The solo was followed by a vignette in which three of the musicians joined the work’s five core dancers center stage, improvising riffs that the dancers spontaneously composed into movement. It was a call-and-response, where each dancer acted as another musician, using their physical instrument to play a complementary tune to what they had heard.

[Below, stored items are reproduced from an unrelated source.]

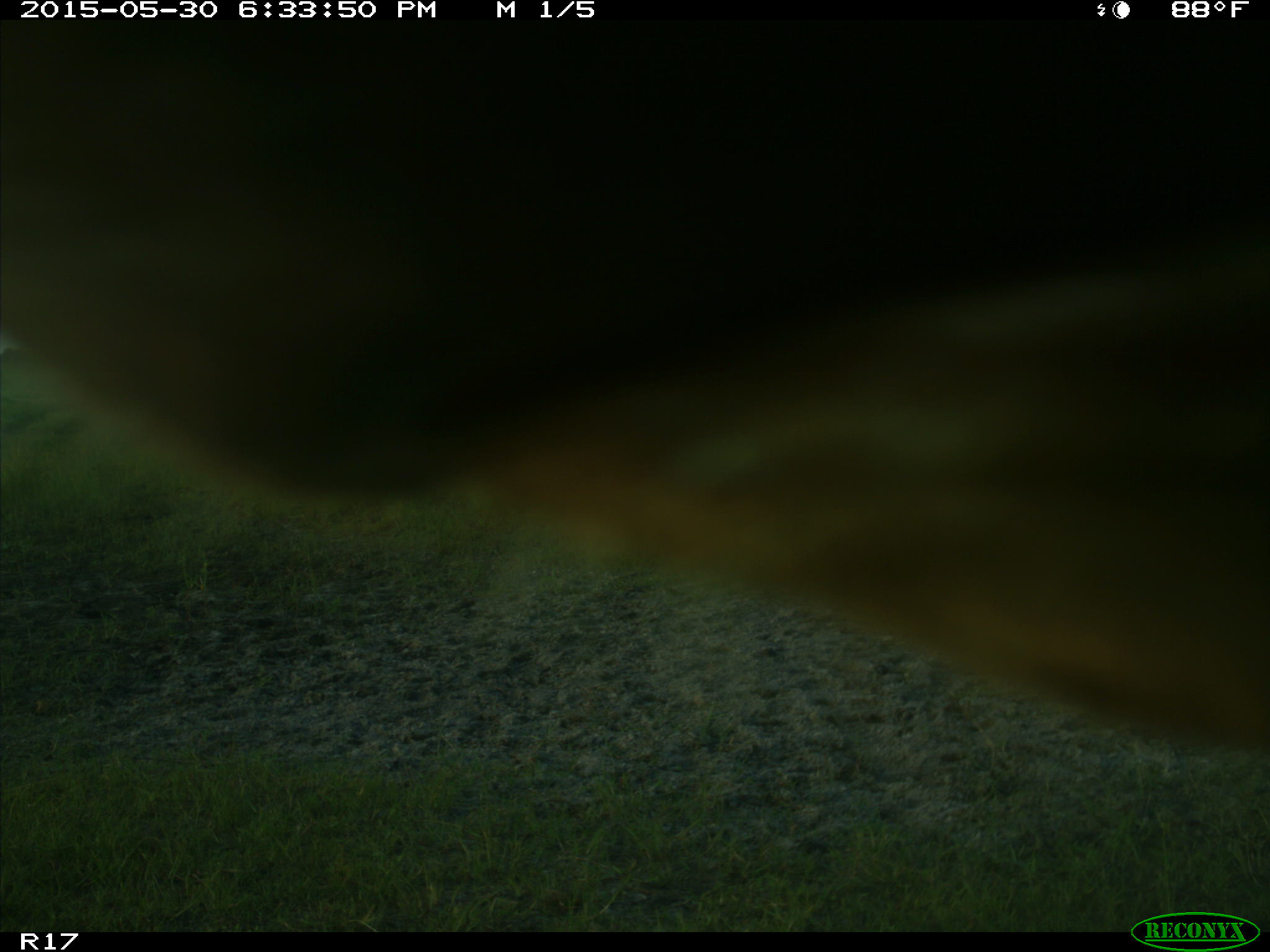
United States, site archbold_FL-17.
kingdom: Animalia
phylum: Chordata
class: Mammalia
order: Artiodactyla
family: Bovidae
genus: Bos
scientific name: Bos taurus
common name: domestic cow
Bos taurus (domestic cow).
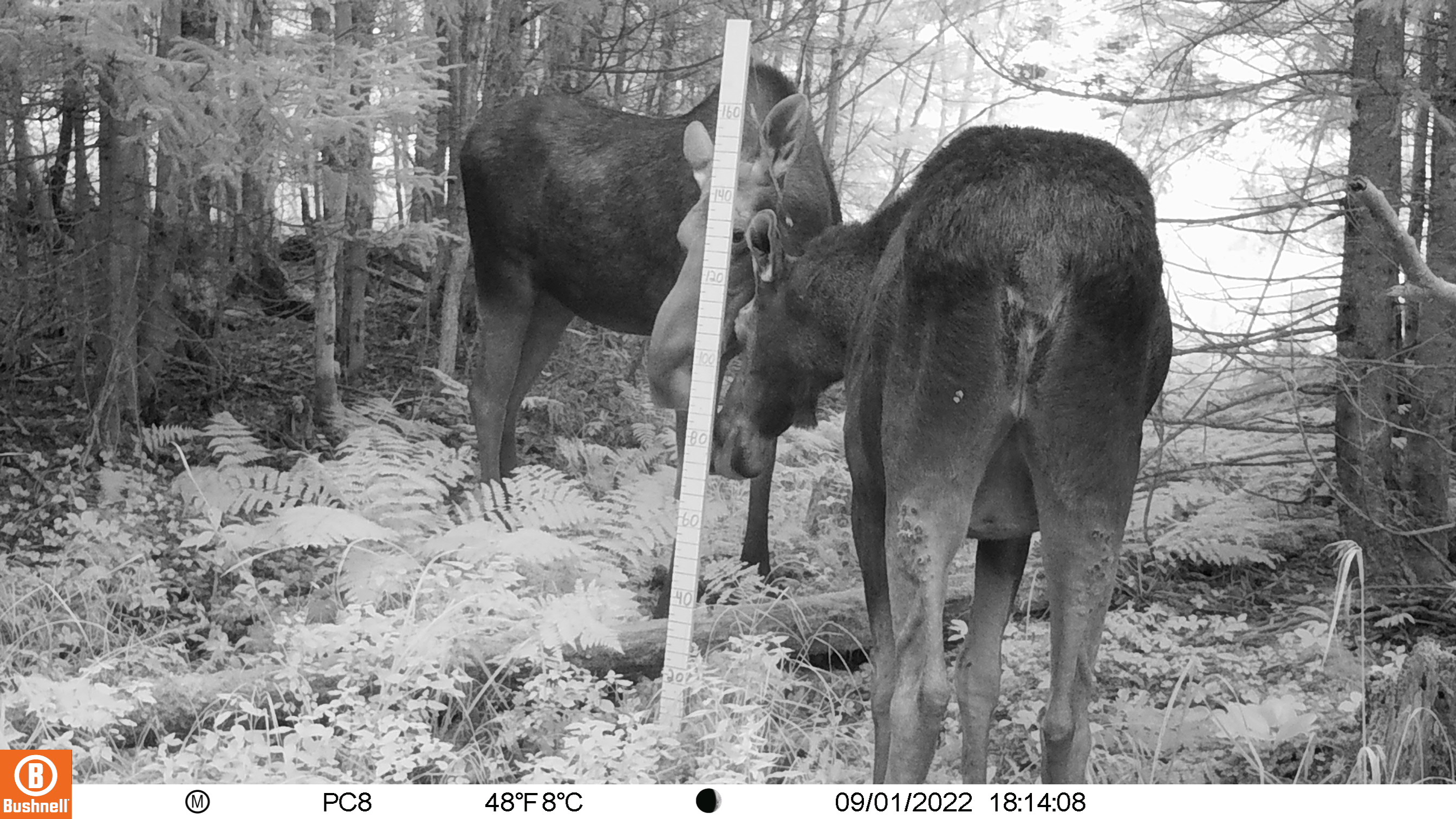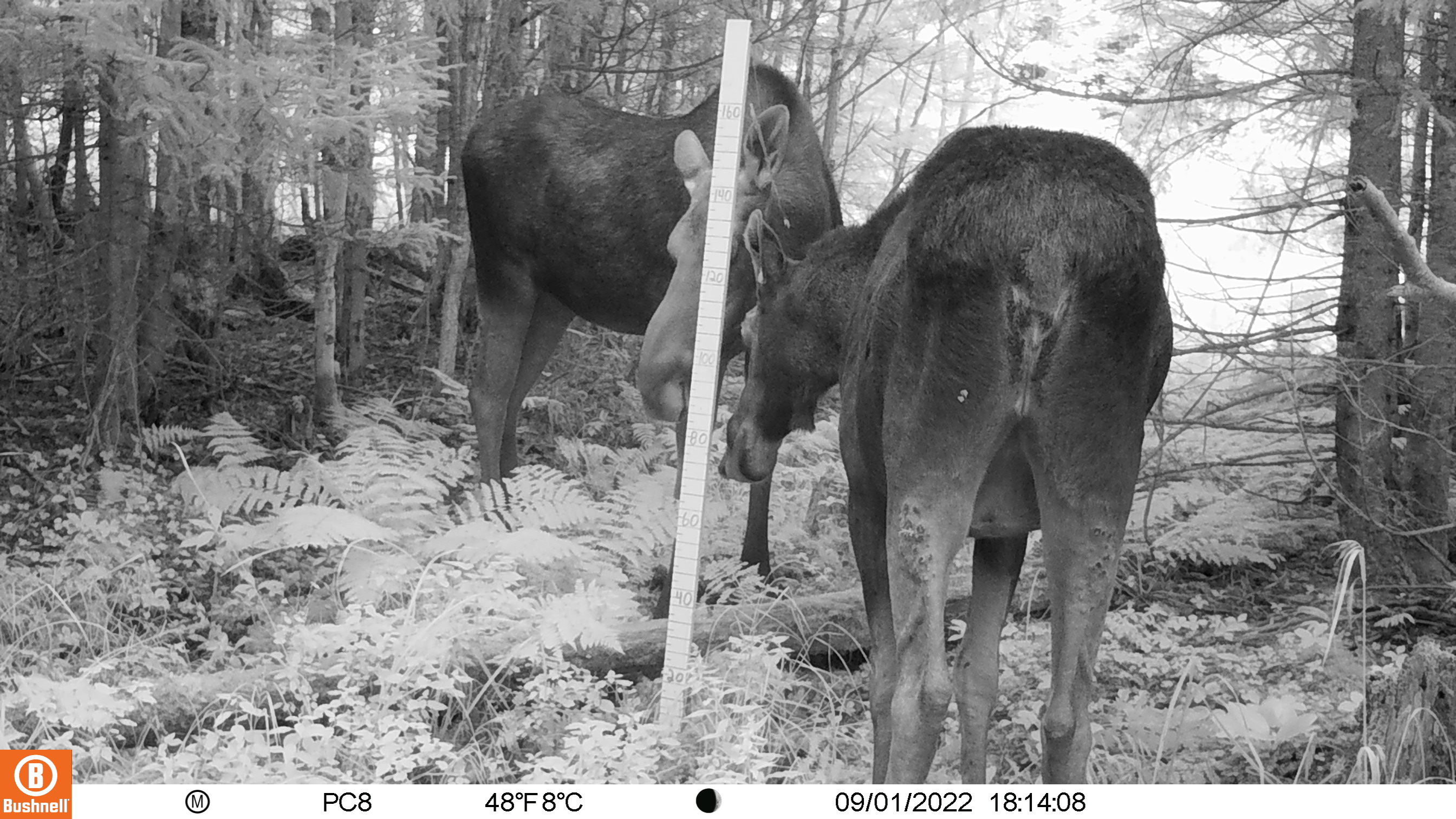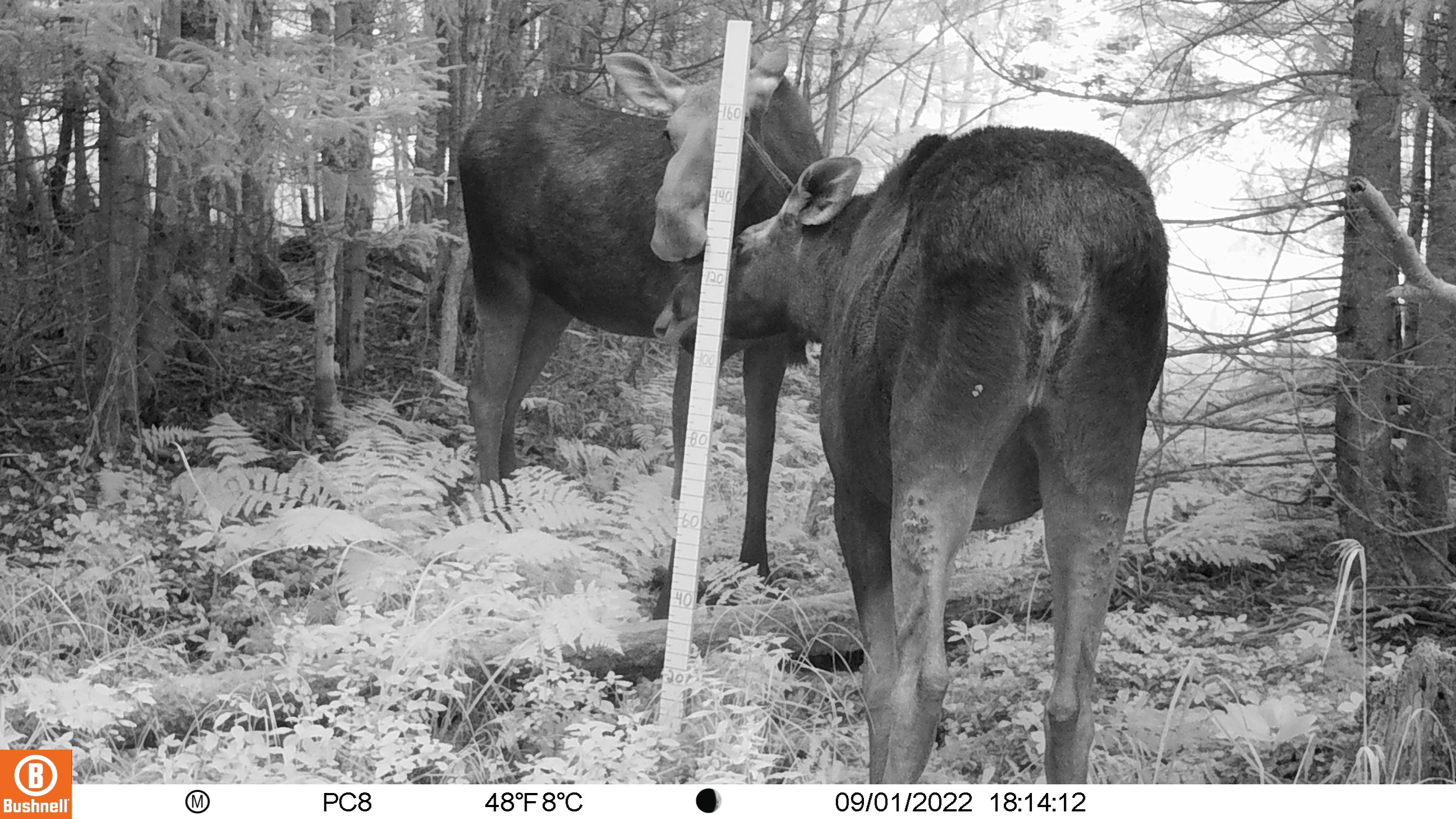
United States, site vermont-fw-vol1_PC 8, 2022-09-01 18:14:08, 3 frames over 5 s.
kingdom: Animalia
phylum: Chordata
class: Mammalia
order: Artiodactyla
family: Cervidae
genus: Alces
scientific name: Alces alces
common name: moose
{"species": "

It was a delightful exchange.
While many of the work’s early vignettes were upbeat and pertained to social gatherings, including a wedding and a nightclub outing, several of its most memorable vignettes explored more contemplative and difficult subject matter.
In a section entitled “Sacred Sounds/God’s Sunrise,” McIntyre, in a voiceover, told of receiving an audiotape recording from a friend of a ceremony she had attended in Morocco and how that music was elevated like the music she heard in clubs and concerts. “Then I knew this music I was loving was divine,” said McIntyre. “It came from a place of sacredness.” Illustrating her words, the company’s dancers, costumed in long black robes, sculpted the space around them as if executing a dance version of a martial arts kata. They reflected in their movements the sacredness McIntyre spoke of.
Next, flutist Cleave Guyton Jr. accompanied dancer Demetia Hopkins, who performed a measured solo with a ceremonial feel in the vignette, “box & pole,” named after a Shange poem. In it, Hopkins breathily proclaimed as she danced, “We must make totems, how else can the spirits feel us,” and “We must worship ourselves that the earth not be defiled by our neglect.” Her graceful and gestural movements were captivating. So too was the vignette “Silent Duet” that followed.